Soon after the Trump administration pulled out of the TPP, the remaining members of the new trade alliance negotiated a new deal among themselves. Under its new name, the Comprehensive and Progressive Agreement for Trans-Pacific Partnership would be the largest trade agreement in history, even without the United States. It would account for roughly one-sixth of world trade, and include major U.S. trading partners like Japan, Canada and Mexico.
However, U.S. companies like Harley-Davidson have been left out in the cold.
Harley-Davidson’s enthusiasm for TPP, and the fact the company is shedding U.S. jobs, is especially ironic given that President Trump met with executives soon after he took office, and predicted the company would expand in the United States. But Harley-Davidson sees opportunities in the Asian market – opportunities that are harder to tap for them since the United States pulled out of TPP.
“The big opportunity for Harley, growth-wise, is in Asia, and a lot of the work with the TPP addresses some of the barriers that are in the way of our growth in Asia,” Levatich told Fox Business in 2016. “We are a U.S. company manufacturing almost all of our products here in the United States, which is good for America when we can have freer trade.”

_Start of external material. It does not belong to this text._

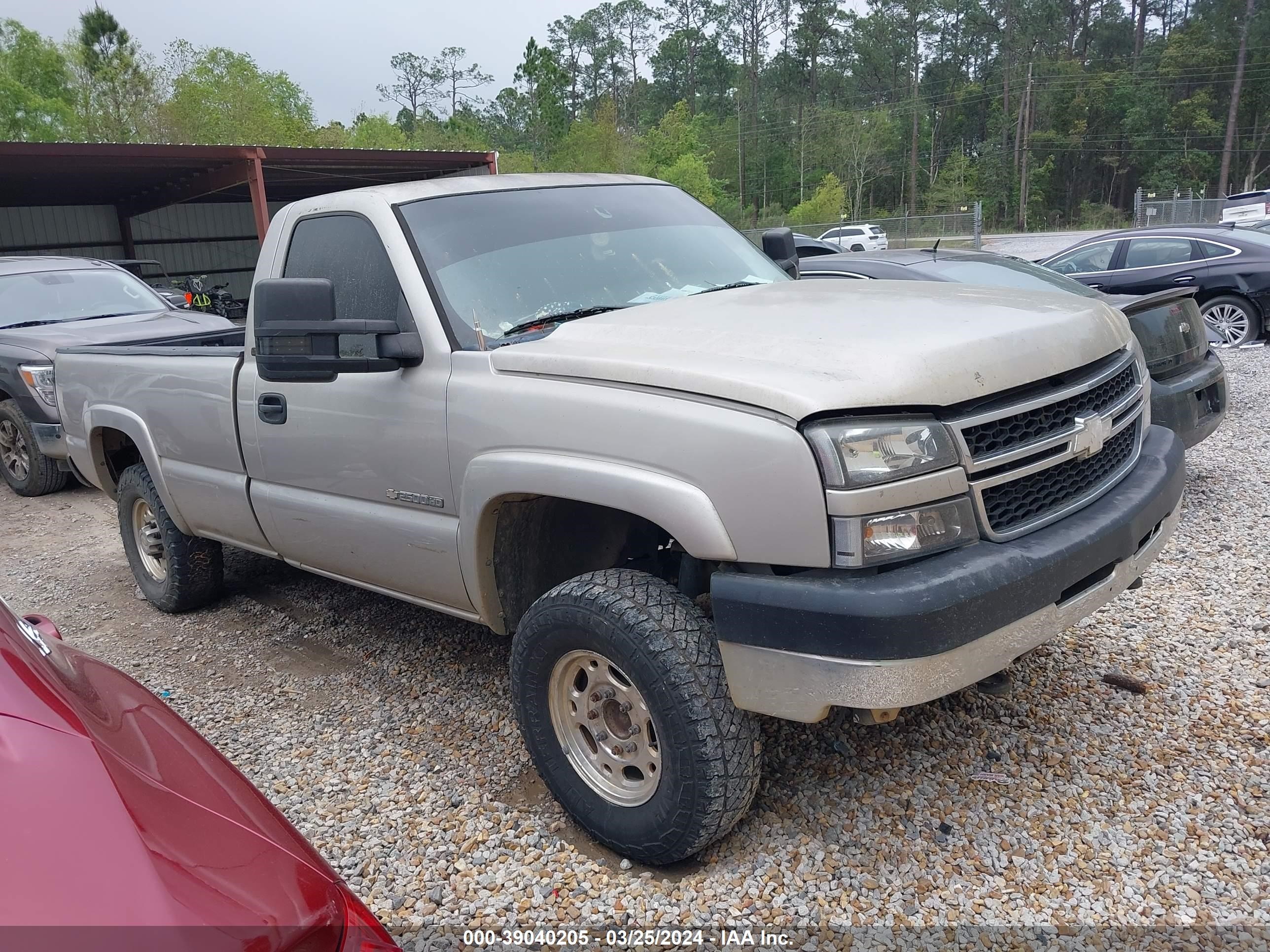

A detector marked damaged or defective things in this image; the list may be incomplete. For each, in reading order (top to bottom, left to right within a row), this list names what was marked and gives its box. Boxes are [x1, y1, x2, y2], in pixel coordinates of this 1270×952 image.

cracked windshield [402, 182, 789, 351]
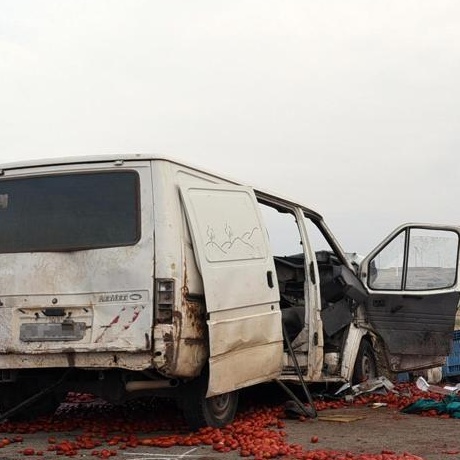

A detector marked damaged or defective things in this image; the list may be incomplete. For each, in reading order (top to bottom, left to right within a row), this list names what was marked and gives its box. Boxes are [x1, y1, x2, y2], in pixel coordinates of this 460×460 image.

wrecked vehicle [0, 155, 458, 428]
damaged white van [0, 155, 460, 428]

The TPP would have lowered barriers for Harley bikes in some of the largest motorcycle markets in the world, a fact that Harley planned to take advantage of by opening as many as 200 stores in emerging markets by 2020, focusing on large cities like Kuala Lumpur and Saigon.
What kind of potential is there for motorcycles in countries like these? In Vietnam, consumers buy 3 million motorcycles each year, six times the rate in the United States. Harley-Davidson has said that having an advantage in that kind of market is more valuable to the company than any disadvantages it may incur in the home U.S. market that would result from exports by Japanese companies.
The fact that the other 11 member-countries of TPP have moved forward with the agreement while the United States is sitting on the sidelines is just one example of a world that is opening markets even as the United States seems to retrench. The EU and Japan have launched a new trade agreement, China is pursuing a multilateral trade deal with fellow Asian countries, and the EU and Mexico are updating their own bilateral agreement. The United States is a party to just one bilateral negotiation, one with the European Union that has gone dormant. Instead, a new protectionist outlook in Washington can be seen in heavy tariffs that were slapped last week on imports of solar panels and washing machines. The Solar Energy Industries Association estimates roughly 23,000 U.S. solar jobs, especially among panel installers, will be lost because of the tax on solar imports.
Swagger and threats may seem tempting. But a robust economy requires robust trading relationships. If Harley-Davidson and other U.S. companies are going to move forward at full speed, they need access to growing markets.